The draft went away, and so did his focus, for a while.

On impulse he made a run to Pittsburgh with a local pilot, who briefly let him take over.

“You wanna fly ‘er?”

“Yeah, let’s try it.”

It wasn’t too long later when he soloed and got a job with Kalitta, the company he still works for. Birurakis these days is a general manager at the headquarters in Michigan, but the boss and grandfather who turns 68 this month still takes to the air when he isn’t flying his desk.

Early in his career, he flew turbo-prop charters to Indianapolis nightly, before graduating to the sleek Learjets he steered to Europe and Japan on a regular basis.

On Sept. 11, 2001, he was in Dallas, getting certified on a British-built jet that was a newly made purchase for the company, when everyone started running toward the television sets.

Respect, in the flight plan

Birurakis, whose last name sounds like, “Bear-AAH-kiss,” is a second-generation Greek-American.  

His father, Louis, who is 95 and still goes to WVU football games, is fluent in the language that made the passage with his parents.  

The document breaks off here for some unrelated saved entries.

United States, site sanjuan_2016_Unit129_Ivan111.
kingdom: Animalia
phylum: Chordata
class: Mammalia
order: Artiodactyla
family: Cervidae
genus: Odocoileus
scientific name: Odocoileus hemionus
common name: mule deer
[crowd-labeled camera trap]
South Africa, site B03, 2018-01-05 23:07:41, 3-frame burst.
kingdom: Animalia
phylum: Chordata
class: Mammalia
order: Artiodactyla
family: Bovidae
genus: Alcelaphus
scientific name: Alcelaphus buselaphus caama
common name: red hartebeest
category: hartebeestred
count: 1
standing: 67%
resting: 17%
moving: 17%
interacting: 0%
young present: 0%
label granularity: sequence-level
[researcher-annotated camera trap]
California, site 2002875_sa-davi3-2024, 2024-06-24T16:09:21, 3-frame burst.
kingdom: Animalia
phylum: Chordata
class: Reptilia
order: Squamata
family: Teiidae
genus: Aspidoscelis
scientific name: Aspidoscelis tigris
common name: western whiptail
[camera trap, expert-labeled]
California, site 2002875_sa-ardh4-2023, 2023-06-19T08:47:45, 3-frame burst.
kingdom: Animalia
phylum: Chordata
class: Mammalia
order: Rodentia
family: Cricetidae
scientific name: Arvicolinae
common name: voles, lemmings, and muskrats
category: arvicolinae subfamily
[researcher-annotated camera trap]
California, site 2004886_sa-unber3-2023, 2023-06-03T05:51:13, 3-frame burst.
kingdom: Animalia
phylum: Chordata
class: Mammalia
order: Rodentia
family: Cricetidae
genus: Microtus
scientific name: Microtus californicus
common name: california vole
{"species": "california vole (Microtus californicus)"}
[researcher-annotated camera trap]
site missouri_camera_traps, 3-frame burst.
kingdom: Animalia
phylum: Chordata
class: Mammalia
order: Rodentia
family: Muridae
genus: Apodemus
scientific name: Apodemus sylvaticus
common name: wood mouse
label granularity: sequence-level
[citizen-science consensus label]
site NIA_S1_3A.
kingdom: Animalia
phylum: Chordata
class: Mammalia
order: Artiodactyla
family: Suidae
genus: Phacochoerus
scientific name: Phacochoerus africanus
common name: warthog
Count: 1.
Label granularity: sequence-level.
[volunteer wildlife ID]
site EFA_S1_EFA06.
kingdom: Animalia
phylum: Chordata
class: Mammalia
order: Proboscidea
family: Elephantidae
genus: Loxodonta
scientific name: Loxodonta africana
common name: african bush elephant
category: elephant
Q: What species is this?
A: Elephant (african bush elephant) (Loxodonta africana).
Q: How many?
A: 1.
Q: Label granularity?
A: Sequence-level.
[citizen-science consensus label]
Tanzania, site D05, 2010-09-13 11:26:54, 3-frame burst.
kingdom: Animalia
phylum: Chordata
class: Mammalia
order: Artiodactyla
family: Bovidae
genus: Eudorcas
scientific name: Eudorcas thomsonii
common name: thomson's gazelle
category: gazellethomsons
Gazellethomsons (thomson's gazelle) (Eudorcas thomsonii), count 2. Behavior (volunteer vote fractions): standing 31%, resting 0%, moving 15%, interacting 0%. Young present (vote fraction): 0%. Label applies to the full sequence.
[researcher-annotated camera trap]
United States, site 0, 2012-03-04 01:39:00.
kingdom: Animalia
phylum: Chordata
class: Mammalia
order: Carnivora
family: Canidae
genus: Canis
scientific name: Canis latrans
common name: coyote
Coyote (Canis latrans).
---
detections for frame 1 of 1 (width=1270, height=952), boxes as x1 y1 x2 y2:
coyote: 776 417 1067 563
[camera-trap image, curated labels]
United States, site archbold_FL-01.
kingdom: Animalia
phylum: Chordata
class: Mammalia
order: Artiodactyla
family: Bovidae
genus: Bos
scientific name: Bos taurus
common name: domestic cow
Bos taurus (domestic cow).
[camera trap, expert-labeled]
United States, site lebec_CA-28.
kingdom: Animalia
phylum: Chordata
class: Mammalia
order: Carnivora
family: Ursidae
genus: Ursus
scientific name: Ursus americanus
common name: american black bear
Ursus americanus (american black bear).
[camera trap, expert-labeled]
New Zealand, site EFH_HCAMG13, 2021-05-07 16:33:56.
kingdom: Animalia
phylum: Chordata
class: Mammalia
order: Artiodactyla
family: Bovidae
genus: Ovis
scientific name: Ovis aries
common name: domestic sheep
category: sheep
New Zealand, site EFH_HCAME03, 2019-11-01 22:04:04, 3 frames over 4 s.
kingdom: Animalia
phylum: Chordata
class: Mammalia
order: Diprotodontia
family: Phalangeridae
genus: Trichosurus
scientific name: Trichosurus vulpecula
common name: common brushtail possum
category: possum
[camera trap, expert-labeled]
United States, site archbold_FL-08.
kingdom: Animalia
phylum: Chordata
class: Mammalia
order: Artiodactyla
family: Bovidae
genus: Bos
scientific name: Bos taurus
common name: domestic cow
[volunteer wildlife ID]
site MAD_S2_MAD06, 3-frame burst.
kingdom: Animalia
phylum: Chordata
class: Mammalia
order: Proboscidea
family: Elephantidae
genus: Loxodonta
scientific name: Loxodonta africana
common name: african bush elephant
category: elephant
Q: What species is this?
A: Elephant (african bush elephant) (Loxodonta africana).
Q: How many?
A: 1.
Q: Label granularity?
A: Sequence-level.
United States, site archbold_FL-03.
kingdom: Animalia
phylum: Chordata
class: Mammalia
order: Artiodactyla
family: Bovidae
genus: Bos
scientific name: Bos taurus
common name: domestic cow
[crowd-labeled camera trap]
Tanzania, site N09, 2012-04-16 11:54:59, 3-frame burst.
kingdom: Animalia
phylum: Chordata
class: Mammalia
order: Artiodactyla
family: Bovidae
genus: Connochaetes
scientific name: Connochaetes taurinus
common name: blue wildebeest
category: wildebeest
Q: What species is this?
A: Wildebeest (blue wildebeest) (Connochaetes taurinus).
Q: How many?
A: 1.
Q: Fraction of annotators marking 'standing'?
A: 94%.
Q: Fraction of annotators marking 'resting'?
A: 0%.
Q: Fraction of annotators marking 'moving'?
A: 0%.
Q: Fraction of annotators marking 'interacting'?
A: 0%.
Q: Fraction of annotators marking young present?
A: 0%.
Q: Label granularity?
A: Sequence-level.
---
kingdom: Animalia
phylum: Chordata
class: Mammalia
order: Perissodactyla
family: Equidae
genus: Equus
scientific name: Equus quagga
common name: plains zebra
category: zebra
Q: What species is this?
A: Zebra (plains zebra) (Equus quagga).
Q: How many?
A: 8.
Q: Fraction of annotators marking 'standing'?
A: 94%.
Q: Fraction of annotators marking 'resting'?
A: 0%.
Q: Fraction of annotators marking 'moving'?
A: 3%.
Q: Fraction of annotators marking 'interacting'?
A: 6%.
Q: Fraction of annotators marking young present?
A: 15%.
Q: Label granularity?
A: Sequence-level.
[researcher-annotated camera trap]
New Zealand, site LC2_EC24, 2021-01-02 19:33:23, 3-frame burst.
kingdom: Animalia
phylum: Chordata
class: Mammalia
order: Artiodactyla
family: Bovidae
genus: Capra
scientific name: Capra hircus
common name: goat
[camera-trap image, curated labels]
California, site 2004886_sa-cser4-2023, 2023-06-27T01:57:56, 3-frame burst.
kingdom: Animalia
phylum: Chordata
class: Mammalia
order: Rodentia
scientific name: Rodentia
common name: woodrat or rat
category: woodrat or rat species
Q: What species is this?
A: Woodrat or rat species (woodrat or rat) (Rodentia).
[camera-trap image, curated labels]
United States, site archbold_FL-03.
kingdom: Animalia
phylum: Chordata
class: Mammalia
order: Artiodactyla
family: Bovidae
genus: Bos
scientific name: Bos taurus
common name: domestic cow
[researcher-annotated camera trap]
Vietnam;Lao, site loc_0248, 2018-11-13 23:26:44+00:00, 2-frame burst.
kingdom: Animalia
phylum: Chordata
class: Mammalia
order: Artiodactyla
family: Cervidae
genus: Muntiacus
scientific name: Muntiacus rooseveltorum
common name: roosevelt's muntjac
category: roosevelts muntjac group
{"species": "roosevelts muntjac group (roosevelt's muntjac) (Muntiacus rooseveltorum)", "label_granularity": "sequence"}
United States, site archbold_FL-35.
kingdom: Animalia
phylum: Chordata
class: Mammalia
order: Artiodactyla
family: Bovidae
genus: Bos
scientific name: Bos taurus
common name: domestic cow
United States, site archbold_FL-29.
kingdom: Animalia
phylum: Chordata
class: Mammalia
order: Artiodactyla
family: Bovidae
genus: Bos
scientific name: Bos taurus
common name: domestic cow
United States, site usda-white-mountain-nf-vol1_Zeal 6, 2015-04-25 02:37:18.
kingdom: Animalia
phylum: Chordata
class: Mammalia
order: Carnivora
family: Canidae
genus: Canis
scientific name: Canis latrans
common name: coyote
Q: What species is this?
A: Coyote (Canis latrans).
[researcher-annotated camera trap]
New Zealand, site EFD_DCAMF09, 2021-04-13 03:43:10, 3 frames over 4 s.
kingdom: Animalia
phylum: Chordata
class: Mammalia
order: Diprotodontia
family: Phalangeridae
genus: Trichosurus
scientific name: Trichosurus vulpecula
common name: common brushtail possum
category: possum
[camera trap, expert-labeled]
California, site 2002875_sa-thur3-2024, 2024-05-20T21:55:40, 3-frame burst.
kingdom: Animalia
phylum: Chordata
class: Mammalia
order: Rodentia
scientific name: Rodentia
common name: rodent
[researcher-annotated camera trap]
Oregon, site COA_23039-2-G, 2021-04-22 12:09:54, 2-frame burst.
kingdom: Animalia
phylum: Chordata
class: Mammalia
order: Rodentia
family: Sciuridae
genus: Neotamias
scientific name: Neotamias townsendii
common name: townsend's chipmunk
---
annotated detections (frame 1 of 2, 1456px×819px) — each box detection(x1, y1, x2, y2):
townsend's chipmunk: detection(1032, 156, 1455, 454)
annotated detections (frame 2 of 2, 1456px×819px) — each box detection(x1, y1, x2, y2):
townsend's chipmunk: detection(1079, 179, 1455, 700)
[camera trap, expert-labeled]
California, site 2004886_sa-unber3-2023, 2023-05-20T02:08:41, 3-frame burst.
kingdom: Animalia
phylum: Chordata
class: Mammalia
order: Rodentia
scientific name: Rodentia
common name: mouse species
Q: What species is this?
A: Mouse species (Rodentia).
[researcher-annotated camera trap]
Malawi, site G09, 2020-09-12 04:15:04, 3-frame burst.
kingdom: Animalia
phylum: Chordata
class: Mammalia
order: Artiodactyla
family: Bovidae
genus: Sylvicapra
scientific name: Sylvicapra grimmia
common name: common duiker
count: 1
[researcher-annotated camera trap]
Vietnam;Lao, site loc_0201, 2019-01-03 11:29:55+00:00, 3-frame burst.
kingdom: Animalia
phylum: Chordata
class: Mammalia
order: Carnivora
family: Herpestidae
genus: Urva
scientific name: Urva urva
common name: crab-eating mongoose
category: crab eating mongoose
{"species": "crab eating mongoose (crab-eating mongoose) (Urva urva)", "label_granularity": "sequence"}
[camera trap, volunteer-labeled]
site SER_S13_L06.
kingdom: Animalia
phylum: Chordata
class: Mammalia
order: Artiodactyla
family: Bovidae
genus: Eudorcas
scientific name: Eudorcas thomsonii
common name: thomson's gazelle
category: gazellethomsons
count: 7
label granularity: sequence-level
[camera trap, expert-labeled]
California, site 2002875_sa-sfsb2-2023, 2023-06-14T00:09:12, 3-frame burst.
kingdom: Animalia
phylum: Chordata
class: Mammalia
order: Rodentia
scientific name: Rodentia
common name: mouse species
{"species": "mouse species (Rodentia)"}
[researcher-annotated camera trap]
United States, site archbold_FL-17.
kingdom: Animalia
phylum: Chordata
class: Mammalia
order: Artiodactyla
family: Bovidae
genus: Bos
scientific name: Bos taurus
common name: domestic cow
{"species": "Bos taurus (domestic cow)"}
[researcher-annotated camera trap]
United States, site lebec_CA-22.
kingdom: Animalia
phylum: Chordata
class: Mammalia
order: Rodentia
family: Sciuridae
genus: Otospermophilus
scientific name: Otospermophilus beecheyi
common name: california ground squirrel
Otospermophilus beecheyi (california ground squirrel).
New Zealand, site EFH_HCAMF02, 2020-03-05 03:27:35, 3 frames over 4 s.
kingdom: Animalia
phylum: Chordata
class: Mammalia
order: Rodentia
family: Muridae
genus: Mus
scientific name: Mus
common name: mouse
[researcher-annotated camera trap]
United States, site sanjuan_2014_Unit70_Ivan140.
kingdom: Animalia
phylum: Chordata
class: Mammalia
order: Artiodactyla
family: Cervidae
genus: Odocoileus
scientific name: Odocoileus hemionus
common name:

Up until his senior year at University High, the elder Birurakis was “Lou Berry.” That went back to elementary school, when his first-grade teacher had decreed his birth name on her roll sheet would be too hard to spell or pronounce.

When he was drafted in 1945, while war was still being waged on two battlefronts just as fierce, he proudly mustered in under his real name.   

“Berry,” he bestowed unto his son, just because.

It’s about respect and tradition, Berry Birurakis said, and the names of those soldiers whose wars ended that he was helping carry home.

It’s about gassing up the Falcon 20 and going off in search of another little runway somewhere in America.

“When you’re bringing a fallen soldier home, it really affects you, socially and psychologically,” he said.

“We might have a family member in the plane to help escort their loved one. These are the toughest flights I’ve ever made, but they’re also the most rewarding, because we’re there for the soldier and that family member.”

The ceremony that follows at that nondescript airport is a repeat of the one at Dover. It’s aching to watch, Birurakis said, but it has to be.

He just hopes he doesn’t have to fly any more such missions.

The pilot, as said, thinks about families and flag-draped coffins on Veterans Day.

It’s hard not to think about them, anyway.

He thinks about wheels up, wheels down and of being an Everyman Pilot, charting a course and carrying out his duty and obligation.   

The husbands and sons and wives and daughters of the all-of-a-sudden Gold Star families may have worn the uniform for varying reasons, he said, but they all wore it.

And for him, that has to count.

It just does.

“They gave all,” he said.

“And what we can do, is bring them home. With respect and dignity.”